Paradoxically, the U.S. dollar simultaneously could rise over the period immediately ahead. Yet this will not be on account of appearing the prettiest leper at the Insolvency Ball whose commencement awaits a devastating reversal in interest rates. Rather it will be by the phrase "Come Bossy" becoming a cry moving from dairy farms across the nation to banks scrambling for capital wherever it might be found. Likely precipitating trade war 21st century style as a result, Glass-Steagall's rapid exportation and subsequent implementation of sovereign national banking the world over could sweep onto the scene like a tornado, likewise clearing the way for other positive developments conducive to growth in something other than indebted servitude. Suffice it that speculative currency markets soon could become a thing of the past, and this right on the heals of insolvent central banks likewise being swept away.

You heard it here first. Hopelessly overwhelmed central banks now are on the doorstep of their declared insolvency. The best laid plans for sustaining the leveraged Ponzi scheme central banks collectively were instrumental in creating and blessing are about to come crashing down faster than New York's World Trade Center on September 11, 2001, with the imminent gassing of the U.S. Treasury market likely the detonator. A rigged LIBOR market exposing a thieving "free market" likely blessed by both Bernice and Tina playing their tried and true game of "see no evil" (not to ignore how the Barclays settlement and decimation of top executives goes some way toward substantiating serious wrongdoing) is set to deliver a hit on confidence at the very core of the trans-Atlantic banking system. The last thing a financial system with a voracious appetite for capital needs is diminished confidence in the trillions of dollars of securities whose pricing is based off LIBOR.

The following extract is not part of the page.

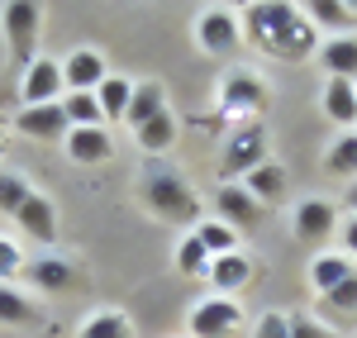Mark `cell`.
Returning <instances> with one entry per match:
<instances>
[{"mask_svg":"<svg viewBox=\"0 0 357 338\" xmlns=\"http://www.w3.org/2000/svg\"><path fill=\"white\" fill-rule=\"evenodd\" d=\"M248 24L252 38L276 57H305L314 48V24H305L291 5H248Z\"/></svg>","mask_w":357,"mask_h":338,"instance_id":"cell-1","label":"cell"},{"mask_svg":"<svg viewBox=\"0 0 357 338\" xmlns=\"http://www.w3.org/2000/svg\"><path fill=\"white\" fill-rule=\"evenodd\" d=\"M143 200H148V210L158 220H167V224H186V229L200 224V200H195V191L176 171H148L143 176Z\"/></svg>","mask_w":357,"mask_h":338,"instance_id":"cell-2","label":"cell"},{"mask_svg":"<svg viewBox=\"0 0 357 338\" xmlns=\"http://www.w3.org/2000/svg\"><path fill=\"white\" fill-rule=\"evenodd\" d=\"M38 29H43V5H33V0H10V5H0V33H5V43H10V67H15L20 77L33 67Z\"/></svg>","mask_w":357,"mask_h":338,"instance_id":"cell-3","label":"cell"},{"mask_svg":"<svg viewBox=\"0 0 357 338\" xmlns=\"http://www.w3.org/2000/svg\"><path fill=\"white\" fill-rule=\"evenodd\" d=\"M262 162H267V129L248 124V129H238L234 139L224 143L220 171H224V176H248V171L262 167Z\"/></svg>","mask_w":357,"mask_h":338,"instance_id":"cell-4","label":"cell"},{"mask_svg":"<svg viewBox=\"0 0 357 338\" xmlns=\"http://www.w3.org/2000/svg\"><path fill=\"white\" fill-rule=\"evenodd\" d=\"M243 324V310L229 300V295H210L191 310V334L195 338H229Z\"/></svg>","mask_w":357,"mask_h":338,"instance_id":"cell-5","label":"cell"},{"mask_svg":"<svg viewBox=\"0 0 357 338\" xmlns=\"http://www.w3.org/2000/svg\"><path fill=\"white\" fill-rule=\"evenodd\" d=\"M62 91H67L62 86V62H48V57H33V67L20 77V100L24 105H57Z\"/></svg>","mask_w":357,"mask_h":338,"instance_id":"cell-6","label":"cell"},{"mask_svg":"<svg viewBox=\"0 0 357 338\" xmlns=\"http://www.w3.org/2000/svg\"><path fill=\"white\" fill-rule=\"evenodd\" d=\"M15 124H20L24 139H38V143H62L67 134H72V124H67L62 105H20Z\"/></svg>","mask_w":357,"mask_h":338,"instance_id":"cell-7","label":"cell"},{"mask_svg":"<svg viewBox=\"0 0 357 338\" xmlns=\"http://www.w3.org/2000/svg\"><path fill=\"white\" fill-rule=\"evenodd\" d=\"M215 210H220V220L234 229V233H243V229H257V224H262V205L248 196L238 181H224L220 191H215Z\"/></svg>","mask_w":357,"mask_h":338,"instance_id":"cell-8","label":"cell"},{"mask_svg":"<svg viewBox=\"0 0 357 338\" xmlns=\"http://www.w3.org/2000/svg\"><path fill=\"white\" fill-rule=\"evenodd\" d=\"M195 38H200V48L210 57H229L238 48V20L229 15V10H205L200 20H195Z\"/></svg>","mask_w":357,"mask_h":338,"instance_id":"cell-9","label":"cell"},{"mask_svg":"<svg viewBox=\"0 0 357 338\" xmlns=\"http://www.w3.org/2000/svg\"><path fill=\"white\" fill-rule=\"evenodd\" d=\"M291 229H296V238H301V243L319 248L333 229H338V210H333L329 200H301V205H296V220H291Z\"/></svg>","mask_w":357,"mask_h":338,"instance_id":"cell-10","label":"cell"},{"mask_svg":"<svg viewBox=\"0 0 357 338\" xmlns=\"http://www.w3.org/2000/svg\"><path fill=\"white\" fill-rule=\"evenodd\" d=\"M62 148H67V158H72L77 167H100V162H110L114 139L105 134V124H100V129H72V134L62 139Z\"/></svg>","mask_w":357,"mask_h":338,"instance_id":"cell-11","label":"cell"},{"mask_svg":"<svg viewBox=\"0 0 357 338\" xmlns=\"http://www.w3.org/2000/svg\"><path fill=\"white\" fill-rule=\"evenodd\" d=\"M105 77H110L105 72V57L96 53V48H77L72 57H62V86L67 91H96Z\"/></svg>","mask_w":357,"mask_h":338,"instance_id":"cell-12","label":"cell"},{"mask_svg":"<svg viewBox=\"0 0 357 338\" xmlns=\"http://www.w3.org/2000/svg\"><path fill=\"white\" fill-rule=\"evenodd\" d=\"M15 220H20V229H24L29 238H38V243H53L57 238V210L48 196H33L29 191V200L15 210Z\"/></svg>","mask_w":357,"mask_h":338,"instance_id":"cell-13","label":"cell"},{"mask_svg":"<svg viewBox=\"0 0 357 338\" xmlns=\"http://www.w3.org/2000/svg\"><path fill=\"white\" fill-rule=\"evenodd\" d=\"M220 100L229 105V110H267L272 91L257 82V77H248V72H234V77L220 86Z\"/></svg>","mask_w":357,"mask_h":338,"instance_id":"cell-14","label":"cell"},{"mask_svg":"<svg viewBox=\"0 0 357 338\" xmlns=\"http://www.w3.org/2000/svg\"><path fill=\"white\" fill-rule=\"evenodd\" d=\"M238 186H243V191H248L252 200H257V205H276V200L286 196V171H281V167L272 162V158H267L262 167H252V171H248Z\"/></svg>","mask_w":357,"mask_h":338,"instance_id":"cell-15","label":"cell"},{"mask_svg":"<svg viewBox=\"0 0 357 338\" xmlns=\"http://www.w3.org/2000/svg\"><path fill=\"white\" fill-rule=\"evenodd\" d=\"M324 114H329L333 124L353 129L357 124V86L343 82V77H329V86H324Z\"/></svg>","mask_w":357,"mask_h":338,"instance_id":"cell-16","label":"cell"},{"mask_svg":"<svg viewBox=\"0 0 357 338\" xmlns=\"http://www.w3.org/2000/svg\"><path fill=\"white\" fill-rule=\"evenodd\" d=\"M319 62H324V72L329 77H343V82H357V38L348 33H338V38H329L324 48H319Z\"/></svg>","mask_w":357,"mask_h":338,"instance_id":"cell-17","label":"cell"},{"mask_svg":"<svg viewBox=\"0 0 357 338\" xmlns=\"http://www.w3.org/2000/svg\"><path fill=\"white\" fill-rule=\"evenodd\" d=\"M0 324H10V329H38L43 314H38V305H33L29 295L10 291V286H0Z\"/></svg>","mask_w":357,"mask_h":338,"instance_id":"cell-18","label":"cell"},{"mask_svg":"<svg viewBox=\"0 0 357 338\" xmlns=\"http://www.w3.org/2000/svg\"><path fill=\"white\" fill-rule=\"evenodd\" d=\"M57 105H62V114H67V124H72V129H100V124H105L96 91H72V95H67V100H57Z\"/></svg>","mask_w":357,"mask_h":338,"instance_id":"cell-19","label":"cell"},{"mask_svg":"<svg viewBox=\"0 0 357 338\" xmlns=\"http://www.w3.org/2000/svg\"><path fill=\"white\" fill-rule=\"evenodd\" d=\"M353 277V262L343 253H329V257H314V267H310V282H314V291L319 295H329V291H338V286Z\"/></svg>","mask_w":357,"mask_h":338,"instance_id":"cell-20","label":"cell"},{"mask_svg":"<svg viewBox=\"0 0 357 338\" xmlns=\"http://www.w3.org/2000/svg\"><path fill=\"white\" fill-rule=\"evenodd\" d=\"M248 277H252V262H248L243 253H224L210 262V282H215V291H238V286H248Z\"/></svg>","mask_w":357,"mask_h":338,"instance_id":"cell-21","label":"cell"},{"mask_svg":"<svg viewBox=\"0 0 357 338\" xmlns=\"http://www.w3.org/2000/svg\"><path fill=\"white\" fill-rule=\"evenodd\" d=\"M29 277H33V286H38V291H57V295L77 286V272H72L67 262H57V257H38V262L29 267Z\"/></svg>","mask_w":357,"mask_h":338,"instance_id":"cell-22","label":"cell"},{"mask_svg":"<svg viewBox=\"0 0 357 338\" xmlns=\"http://www.w3.org/2000/svg\"><path fill=\"white\" fill-rule=\"evenodd\" d=\"M162 110H167V105H162V86L143 82V86H134V95H129V114H124V119H129L134 129H143L153 114H162Z\"/></svg>","mask_w":357,"mask_h":338,"instance_id":"cell-23","label":"cell"},{"mask_svg":"<svg viewBox=\"0 0 357 338\" xmlns=\"http://www.w3.org/2000/svg\"><path fill=\"white\" fill-rule=\"evenodd\" d=\"M129 95H134V82H124V77H105L96 86V100H100L105 119H124L129 114Z\"/></svg>","mask_w":357,"mask_h":338,"instance_id":"cell-24","label":"cell"},{"mask_svg":"<svg viewBox=\"0 0 357 338\" xmlns=\"http://www.w3.org/2000/svg\"><path fill=\"white\" fill-rule=\"evenodd\" d=\"M134 134H138V148H143V153H167V148L176 143V119L162 110V114H153L143 129H134Z\"/></svg>","mask_w":357,"mask_h":338,"instance_id":"cell-25","label":"cell"},{"mask_svg":"<svg viewBox=\"0 0 357 338\" xmlns=\"http://www.w3.org/2000/svg\"><path fill=\"white\" fill-rule=\"evenodd\" d=\"M195 238L205 243V253L210 257H224V253H238V233L224 224V220H200V224L191 229Z\"/></svg>","mask_w":357,"mask_h":338,"instance_id":"cell-26","label":"cell"},{"mask_svg":"<svg viewBox=\"0 0 357 338\" xmlns=\"http://www.w3.org/2000/svg\"><path fill=\"white\" fill-rule=\"evenodd\" d=\"M210 262H215V257L205 253V243H200L195 233H186V238L176 243V267H181V277H210Z\"/></svg>","mask_w":357,"mask_h":338,"instance_id":"cell-27","label":"cell"},{"mask_svg":"<svg viewBox=\"0 0 357 338\" xmlns=\"http://www.w3.org/2000/svg\"><path fill=\"white\" fill-rule=\"evenodd\" d=\"M82 338H134V334H129V319L119 310H100L82 324Z\"/></svg>","mask_w":357,"mask_h":338,"instance_id":"cell-28","label":"cell"},{"mask_svg":"<svg viewBox=\"0 0 357 338\" xmlns=\"http://www.w3.org/2000/svg\"><path fill=\"white\" fill-rule=\"evenodd\" d=\"M324 167L333 176H357V134H343V139L333 143L329 153H324Z\"/></svg>","mask_w":357,"mask_h":338,"instance_id":"cell-29","label":"cell"},{"mask_svg":"<svg viewBox=\"0 0 357 338\" xmlns=\"http://www.w3.org/2000/svg\"><path fill=\"white\" fill-rule=\"evenodd\" d=\"M305 20H314V24H324V29H348L353 24V10L338 5V0H310L305 5Z\"/></svg>","mask_w":357,"mask_h":338,"instance_id":"cell-30","label":"cell"},{"mask_svg":"<svg viewBox=\"0 0 357 338\" xmlns=\"http://www.w3.org/2000/svg\"><path fill=\"white\" fill-rule=\"evenodd\" d=\"M324 300V310L329 314H343V319H357V272L348 277V282L338 286V291H329V295H319Z\"/></svg>","mask_w":357,"mask_h":338,"instance_id":"cell-31","label":"cell"},{"mask_svg":"<svg viewBox=\"0 0 357 338\" xmlns=\"http://www.w3.org/2000/svg\"><path fill=\"white\" fill-rule=\"evenodd\" d=\"M29 200V181L20 171H0V215H15Z\"/></svg>","mask_w":357,"mask_h":338,"instance_id":"cell-32","label":"cell"},{"mask_svg":"<svg viewBox=\"0 0 357 338\" xmlns=\"http://www.w3.org/2000/svg\"><path fill=\"white\" fill-rule=\"evenodd\" d=\"M286 319H291V338H338L319 319H305V314H286Z\"/></svg>","mask_w":357,"mask_h":338,"instance_id":"cell-33","label":"cell"},{"mask_svg":"<svg viewBox=\"0 0 357 338\" xmlns=\"http://www.w3.org/2000/svg\"><path fill=\"white\" fill-rule=\"evenodd\" d=\"M252 338H291V319H286V314H262L257 329H252Z\"/></svg>","mask_w":357,"mask_h":338,"instance_id":"cell-34","label":"cell"},{"mask_svg":"<svg viewBox=\"0 0 357 338\" xmlns=\"http://www.w3.org/2000/svg\"><path fill=\"white\" fill-rule=\"evenodd\" d=\"M20 267H24V257H20V248H15L10 238H0V286L10 282V277H15Z\"/></svg>","mask_w":357,"mask_h":338,"instance_id":"cell-35","label":"cell"},{"mask_svg":"<svg viewBox=\"0 0 357 338\" xmlns=\"http://www.w3.org/2000/svg\"><path fill=\"white\" fill-rule=\"evenodd\" d=\"M343 248H348V253H357V220H348V224H343Z\"/></svg>","mask_w":357,"mask_h":338,"instance_id":"cell-36","label":"cell"},{"mask_svg":"<svg viewBox=\"0 0 357 338\" xmlns=\"http://www.w3.org/2000/svg\"><path fill=\"white\" fill-rule=\"evenodd\" d=\"M348 205H353V210H357V181H353V186H348Z\"/></svg>","mask_w":357,"mask_h":338,"instance_id":"cell-37","label":"cell"},{"mask_svg":"<svg viewBox=\"0 0 357 338\" xmlns=\"http://www.w3.org/2000/svg\"><path fill=\"white\" fill-rule=\"evenodd\" d=\"M0 153H5V139H0Z\"/></svg>","mask_w":357,"mask_h":338,"instance_id":"cell-38","label":"cell"},{"mask_svg":"<svg viewBox=\"0 0 357 338\" xmlns=\"http://www.w3.org/2000/svg\"><path fill=\"white\" fill-rule=\"evenodd\" d=\"M353 86H357V82H353Z\"/></svg>","mask_w":357,"mask_h":338,"instance_id":"cell-39","label":"cell"}]
</instances>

Congress better wake up. The Financial Times of London evidently is not joking about the urgent need to reinstate Glass-Steagall. How very out of touch with reality, then, are swindler apologists like Geithner, Bernanke and Volcker who to this day still argue against this necessary reform, particularly with the bill charged these two-faced policy cross-dressers coming due with revelations of regulatory collusion in the setting of LIBOR, whose effect provided subsidy to what are widely regarded reckless, hopelessly insolvent banks, and this at the expense of many. Confidence at the core now set to rapidly disintegrate, the hour made for dashing upon the rocks both spineless jellyfish and skeleton thugs alike is come. By no means either will a majority be needed to get the job done. Indeed, the President would be wise to contemplate Gaddafi's fate, as "friend" turned foe among these ranks never is a personal betrayal, but rather a more weighty matter of business.